SPY Historical Volatility: The Baseline for Everything
SPY Is the Volatility Benchmark
When traders talk about a stock being 'high-vol' or 'low-vol,' they're usually comparing it to SPY. The S&P 500 ETF has averaged roughly 18% annualized realized volatility over 2016-2026, with an average daily range of about 0.9% of the prior close. This is the baseline from which every other stock's 'beta' is measured.
SPY's volatility has ranged widely over the past decade. The 2017 low-volatility regime saw 30-day realized vol drop below 7% for extended stretches — one of the calmest periods in market history. The March 2020 crash saw realized vol spike above 80%. The 2022 drawdown saw sustained readings in the high-20s.
- Average daily range 2016-2026: ~0.9% of prior close
- Average 30-day realized volatility: ~18% annualized
- Lowest 30-day realized volatility: ~6% (late 2017)
- Highest 30-day realized volatility: ~82% (March 2020)
SPY's Tails Are Thin Compared to Individual Stocks
Diversification flattens the tails significantly. SPY's single-day moves above 3% have averaged only about 6 per year over the past decade, compared to roughly 10-15 for high-vol mega-caps like Tesla and NVDA. Most days, SPY moves less than 1%, and the distribution of returns is closer to normal than any individual stock.

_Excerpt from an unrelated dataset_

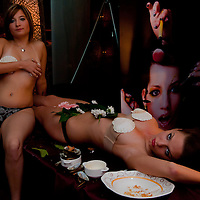 Girls pose after their work is done with sushi being served on their naked bodies follwing the japanese traditions in a club in downtown Budapest, Hungary on September 23, 2011. ATTILA VOLGYI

This makes SPY an unusually clean vehicle for systematic strategies. The relatively low tail risk means position sizing is easier, stop losses are less likely to be 'gapped through' by overnight news, and option pricing models apply more cleanly.
SPY Volatility Cycles
One of the most interesting features of SPY's volatility is its cyclical pattern. Realized volatility tends to compress during trending bull markets (2017, 2021, 2024), then expand sharply during corrections (2018 Q4, 2020 Q1, 2022). The typical cycle runs 18-24 months from low to low.
Traders who track VIX term structure can often anticipate these cycles. When VIX is deeply inverted (short-dated VIX above long-dated), it typically signals peak fear and an imminent volatility crush. When VIX is steeply contango (short-dated much below long-dated), it often signals complacency before a volatility expansion.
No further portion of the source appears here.